● **CHALLENGE**
Every record that follows should be printed verbatim.
* Start *
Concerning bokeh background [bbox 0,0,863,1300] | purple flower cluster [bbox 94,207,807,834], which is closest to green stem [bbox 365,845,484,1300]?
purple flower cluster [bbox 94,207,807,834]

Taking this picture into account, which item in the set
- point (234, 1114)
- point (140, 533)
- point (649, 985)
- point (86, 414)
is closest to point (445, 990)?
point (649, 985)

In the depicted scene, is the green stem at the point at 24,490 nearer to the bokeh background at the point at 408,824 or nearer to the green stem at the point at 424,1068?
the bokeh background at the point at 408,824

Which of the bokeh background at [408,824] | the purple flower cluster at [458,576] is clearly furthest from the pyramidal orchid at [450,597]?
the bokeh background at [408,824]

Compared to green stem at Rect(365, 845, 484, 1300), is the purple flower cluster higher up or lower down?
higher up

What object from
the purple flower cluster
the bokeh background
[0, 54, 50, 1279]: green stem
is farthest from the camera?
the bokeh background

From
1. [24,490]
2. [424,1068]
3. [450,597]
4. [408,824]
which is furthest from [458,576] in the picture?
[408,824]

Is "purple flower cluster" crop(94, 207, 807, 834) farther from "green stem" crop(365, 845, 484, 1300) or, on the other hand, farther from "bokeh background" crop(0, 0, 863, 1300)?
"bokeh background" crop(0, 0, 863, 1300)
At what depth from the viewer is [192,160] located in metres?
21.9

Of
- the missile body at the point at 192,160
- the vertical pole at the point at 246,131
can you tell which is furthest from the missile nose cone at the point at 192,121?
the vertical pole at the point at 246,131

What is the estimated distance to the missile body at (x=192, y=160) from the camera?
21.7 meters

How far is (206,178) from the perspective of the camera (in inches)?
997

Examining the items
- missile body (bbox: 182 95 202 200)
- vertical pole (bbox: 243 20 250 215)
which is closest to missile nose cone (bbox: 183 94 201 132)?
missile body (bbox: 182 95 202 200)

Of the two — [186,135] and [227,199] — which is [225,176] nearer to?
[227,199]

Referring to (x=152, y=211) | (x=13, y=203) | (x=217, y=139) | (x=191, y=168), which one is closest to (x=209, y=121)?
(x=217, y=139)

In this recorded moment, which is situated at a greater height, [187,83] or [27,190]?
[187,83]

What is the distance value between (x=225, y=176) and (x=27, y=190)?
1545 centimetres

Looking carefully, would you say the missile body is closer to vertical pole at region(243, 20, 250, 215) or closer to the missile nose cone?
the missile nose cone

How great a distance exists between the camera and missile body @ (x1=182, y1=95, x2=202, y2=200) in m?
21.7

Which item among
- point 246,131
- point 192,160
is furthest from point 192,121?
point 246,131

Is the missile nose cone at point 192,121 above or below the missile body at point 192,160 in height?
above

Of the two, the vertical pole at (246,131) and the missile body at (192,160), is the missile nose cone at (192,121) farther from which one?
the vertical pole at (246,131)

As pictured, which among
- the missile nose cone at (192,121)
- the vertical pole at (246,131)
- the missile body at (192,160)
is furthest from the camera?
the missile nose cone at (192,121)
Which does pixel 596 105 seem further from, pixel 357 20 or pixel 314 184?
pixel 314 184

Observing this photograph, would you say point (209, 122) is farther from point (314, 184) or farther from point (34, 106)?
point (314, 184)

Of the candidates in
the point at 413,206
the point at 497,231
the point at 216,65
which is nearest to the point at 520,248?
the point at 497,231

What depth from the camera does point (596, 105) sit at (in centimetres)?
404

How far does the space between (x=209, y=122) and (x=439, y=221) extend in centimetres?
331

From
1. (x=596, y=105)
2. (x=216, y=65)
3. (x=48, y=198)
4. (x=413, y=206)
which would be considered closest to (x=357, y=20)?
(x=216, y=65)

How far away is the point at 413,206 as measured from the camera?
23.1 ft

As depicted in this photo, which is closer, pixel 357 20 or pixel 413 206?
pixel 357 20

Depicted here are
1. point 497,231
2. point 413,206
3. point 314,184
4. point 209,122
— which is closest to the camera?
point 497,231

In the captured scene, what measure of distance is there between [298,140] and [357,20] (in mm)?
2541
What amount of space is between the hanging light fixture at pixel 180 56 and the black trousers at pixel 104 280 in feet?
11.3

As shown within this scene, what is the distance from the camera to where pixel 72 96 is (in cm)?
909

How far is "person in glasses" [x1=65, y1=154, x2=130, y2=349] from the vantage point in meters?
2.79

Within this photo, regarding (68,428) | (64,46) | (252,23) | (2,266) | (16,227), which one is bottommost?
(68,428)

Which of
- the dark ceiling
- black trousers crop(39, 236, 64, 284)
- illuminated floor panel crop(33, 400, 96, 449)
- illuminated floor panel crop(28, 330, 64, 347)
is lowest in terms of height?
* End *
● **FULL OUTPUT**
Concerning bokeh background [bbox 0,0,863,1300] | purple flower cluster [bbox 94,207,807,834], which is closest to green stem [bbox 365,845,484,1300]?
purple flower cluster [bbox 94,207,807,834]

Taking this picture into account, which item in the set
- point (234, 1114)
- point (140, 533)
- point (649, 985)
- point (86, 414)
is closest to point (445, 990)?
point (649, 985)

In the depicted scene, is the green stem at the point at 24,490 nearer to the bokeh background at the point at 408,824 or nearer to the green stem at the point at 424,1068?
the bokeh background at the point at 408,824

Which of the bokeh background at [408,824] | the purple flower cluster at [458,576] is clearly furthest from the pyramidal orchid at [450,597]?
the bokeh background at [408,824]

Compared to green stem at Rect(365, 845, 484, 1300), is the purple flower cluster higher up or lower down?
higher up

What object from
the purple flower cluster
the bokeh background
[0, 54, 50, 1279]: green stem
is farthest from the camera?
the bokeh background

From
1. [24,490]
2. [424,1068]
3. [450,597]
4. [408,824]
which is furthest from [458,576] in the picture?
[408,824]

Is "purple flower cluster" crop(94, 207, 807, 834) farther from "green stem" crop(365, 845, 484, 1300) or, on the other hand, farther from "bokeh background" crop(0, 0, 863, 1300)?
"bokeh background" crop(0, 0, 863, 1300)
At what depth from the viewer is [192,160] located in metres?
21.9

Of
- the missile body at the point at 192,160
- the vertical pole at the point at 246,131
can you tell which is furthest from the missile nose cone at the point at 192,121?
the vertical pole at the point at 246,131

What is the estimated distance to the missile body at (x=192, y=160) from the camera?
21.7 meters

How far is (206,178) from the perspective of the camera (in inches)?
997

Examining the items
- missile body (bbox: 182 95 202 200)
- vertical pole (bbox: 243 20 250 215)
which is closest to missile nose cone (bbox: 183 94 201 132)?
missile body (bbox: 182 95 202 200)

Of the two — [186,135] and [227,199] — which is [225,176] nearer to?
[227,199]

Referring to (x=152, y=211) | (x=13, y=203) | (x=217, y=139) | (x=191, y=168), which one is closest to (x=209, y=121)?
(x=217, y=139)

In this recorded moment, which is situated at a greater height, [187,83] or [27,190]?
[187,83]

What is the distance value between (x=225, y=176) and (x=27, y=190)?
1545 centimetres

Looking carefully, would you say the missile body is closer to vertical pole at region(243, 20, 250, 215) or closer to the missile nose cone?
the missile nose cone

How great a distance exists between the camera and missile body @ (x1=182, y1=95, x2=202, y2=200) in m?
21.7

Which item among
- point 246,131
- point 192,160
is furthest from point 192,121?
point 246,131

Is the missile nose cone at point 192,121 above or below the missile body at point 192,160 in height?
above

Of the two, the vertical pole at (246,131) and the missile body at (192,160), is the missile nose cone at (192,121) farther from which one?
the vertical pole at (246,131)

As pictured, which among
- the missile nose cone at (192,121)
- the vertical pole at (246,131)
- the missile body at (192,160)
is furthest from the camera?
the missile nose cone at (192,121)
Which does pixel 596 105 seem further from, pixel 357 20 or pixel 314 184?
pixel 314 184

Observing this photograph, would you say point (209, 122) is farther from point (314, 184) or farther from point (34, 106)?
point (314, 184)

Of the candidates in
the point at 413,206
the point at 497,231
the point at 216,65
which is nearest to the point at 520,248?
the point at 497,231

What depth from the camera does point (596, 105) sit at (in centimetres)?
404

How far does the space between (x=209, y=122) and (x=439, y=221) extend in centimetres?
331

From
1. (x=596, y=105)
2. (x=216, y=65)
3. (x=48, y=198)
4. (x=413, y=206)
which would be considered closest to (x=357, y=20)?
(x=216, y=65)

How far away is the point at 413,206 as measured from the camera?
23.1 ft

As depicted in this photo, which is closer, pixel 357 20 or pixel 413 206?
pixel 357 20

Depicted here are
1. point 497,231
2. point 413,206
3. point 314,184
4. point 209,122
— which is closest to the camera?
point 497,231

In the captured scene, what measure of distance is there between [298,140] and [357,20] (in mm)?
2541
What amount of space is between the hanging light fixture at pixel 180 56 and the black trousers at pixel 104 280 in feet?
11.3

As shown within this scene, what is the distance from the camera to where pixel 72 96 is (in cm)?
909

How far is "person in glasses" [x1=65, y1=154, x2=130, y2=349] from the vantage point in meters?
2.79

Within this photo, regarding (68,428) | (64,46) | (252,23) | (2,266) | (16,227), which one is bottommost?
(68,428)

Which of
- the dark ceiling
- black trousers crop(39, 236, 64, 284)
- illuminated floor panel crop(33, 400, 96, 449)
- illuminated floor panel crop(28, 330, 64, 347)
is lowest in terms of height?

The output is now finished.